Governor, city
By Gordon Y.K. Pang
wrangle over replacing
Ala Wai Golf Course
with Luana Hills
Star-BulletinGov. Ben Cayetano has rejected the city's proposal to turn Maunawili's Luana Hills Country Club into a public course to compensate for converting the Ala Wai Golf Course into Honolulu's "Central Park."
Kathleen Racuya-Markrich, spokeswoman for the governor, said yesterday that the top choice for a replacement course remains Sand Island.
"There are a couple of good reasons for Sand Island as a replacement golf course for the Ala Wai," Racuya-Markrich said.
"It's in urban Honolulu and it's flat (while) Luana Hills is not a walking golf course so it's not a feasible site," she said.
Mayor Jeremy Harris said the idea came out of one of the city's vision teams. The Luana Hills course is losing money and its owners want to sell it for between $15 million and $20 million, about one-fifth of the development price.
Besides a golf course, the sale would include some 800-plus acres of Windward wilderness areas that could be used for hiking trails, campgrounds and other ecotourism uses, the mayor said.
But the city itself does not have the money to buy the property, Managing Director Ben Lee said.

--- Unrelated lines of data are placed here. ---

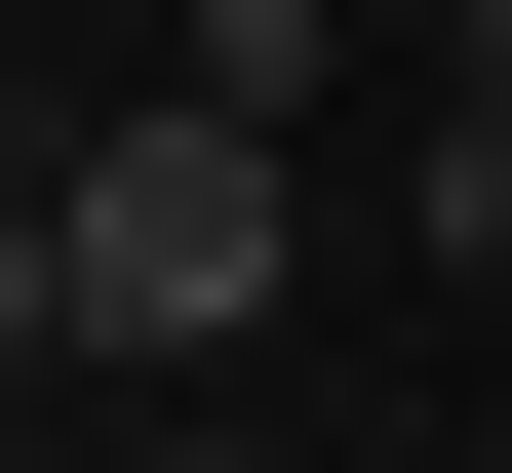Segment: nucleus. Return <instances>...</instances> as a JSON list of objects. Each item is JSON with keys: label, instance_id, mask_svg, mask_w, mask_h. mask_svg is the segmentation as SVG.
Here are the masks:
<instances>
[{"label": "nucleus", "instance_id": "nucleus-1", "mask_svg": "<svg viewBox=\"0 0 512 473\" xmlns=\"http://www.w3.org/2000/svg\"><path fill=\"white\" fill-rule=\"evenodd\" d=\"M276 276H316V119H237V79H158V119H79V158H40V316L119 355V395H197Z\"/></svg>", "mask_w": 512, "mask_h": 473}, {"label": "nucleus", "instance_id": "nucleus-5", "mask_svg": "<svg viewBox=\"0 0 512 473\" xmlns=\"http://www.w3.org/2000/svg\"><path fill=\"white\" fill-rule=\"evenodd\" d=\"M158 473H237V434H158Z\"/></svg>", "mask_w": 512, "mask_h": 473}, {"label": "nucleus", "instance_id": "nucleus-3", "mask_svg": "<svg viewBox=\"0 0 512 473\" xmlns=\"http://www.w3.org/2000/svg\"><path fill=\"white\" fill-rule=\"evenodd\" d=\"M40 355H79V316H40V158H0V395H40Z\"/></svg>", "mask_w": 512, "mask_h": 473}, {"label": "nucleus", "instance_id": "nucleus-6", "mask_svg": "<svg viewBox=\"0 0 512 473\" xmlns=\"http://www.w3.org/2000/svg\"><path fill=\"white\" fill-rule=\"evenodd\" d=\"M0 40H40V0H0Z\"/></svg>", "mask_w": 512, "mask_h": 473}, {"label": "nucleus", "instance_id": "nucleus-2", "mask_svg": "<svg viewBox=\"0 0 512 473\" xmlns=\"http://www.w3.org/2000/svg\"><path fill=\"white\" fill-rule=\"evenodd\" d=\"M394 237H434V276H512V119H434V158H394Z\"/></svg>", "mask_w": 512, "mask_h": 473}, {"label": "nucleus", "instance_id": "nucleus-4", "mask_svg": "<svg viewBox=\"0 0 512 473\" xmlns=\"http://www.w3.org/2000/svg\"><path fill=\"white\" fill-rule=\"evenodd\" d=\"M473 119H512V0H473Z\"/></svg>", "mask_w": 512, "mask_h": 473}]
</instances>
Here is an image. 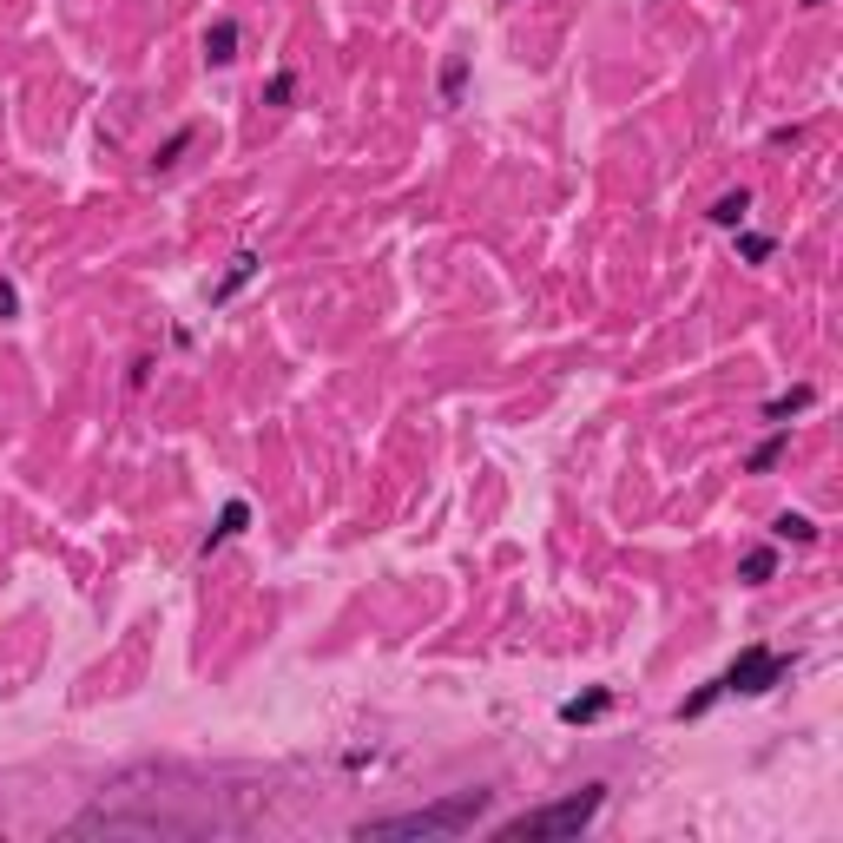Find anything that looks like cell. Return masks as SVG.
Instances as JSON below:
<instances>
[{
  "mask_svg": "<svg viewBox=\"0 0 843 843\" xmlns=\"http://www.w3.org/2000/svg\"><path fill=\"white\" fill-rule=\"evenodd\" d=\"M771 573H778V547H751L745 567H738V580H745V587H764Z\"/></svg>",
  "mask_w": 843,
  "mask_h": 843,
  "instance_id": "11",
  "label": "cell"
},
{
  "mask_svg": "<svg viewBox=\"0 0 843 843\" xmlns=\"http://www.w3.org/2000/svg\"><path fill=\"white\" fill-rule=\"evenodd\" d=\"M705 218L718 224V231H745V218H751V191L738 185V191H725V198H718L712 211H705Z\"/></svg>",
  "mask_w": 843,
  "mask_h": 843,
  "instance_id": "7",
  "label": "cell"
},
{
  "mask_svg": "<svg viewBox=\"0 0 843 843\" xmlns=\"http://www.w3.org/2000/svg\"><path fill=\"white\" fill-rule=\"evenodd\" d=\"M738 257H745V264H764V257H771V238H764V231H738Z\"/></svg>",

Windward Council members Steve Holmes and John Henry Felix, as well as Chairman Jon Yoshimura, also said they backed public purchase of the property -- by either the city or the state -- on the grounds that it would be not just a golf course but would have broader recreational uses.
The Harris administration has applied for a public facilities map symbol for the project.
Councilwoman Donna Mercado Kim said she was told the mayor wanted the city to purchase the site, an idea she thinks unwise.
The Ala Wai course, the most popular in the state, is under the control of the city by executive order, but Cayetano wants to amend the order to allow the redevelopment.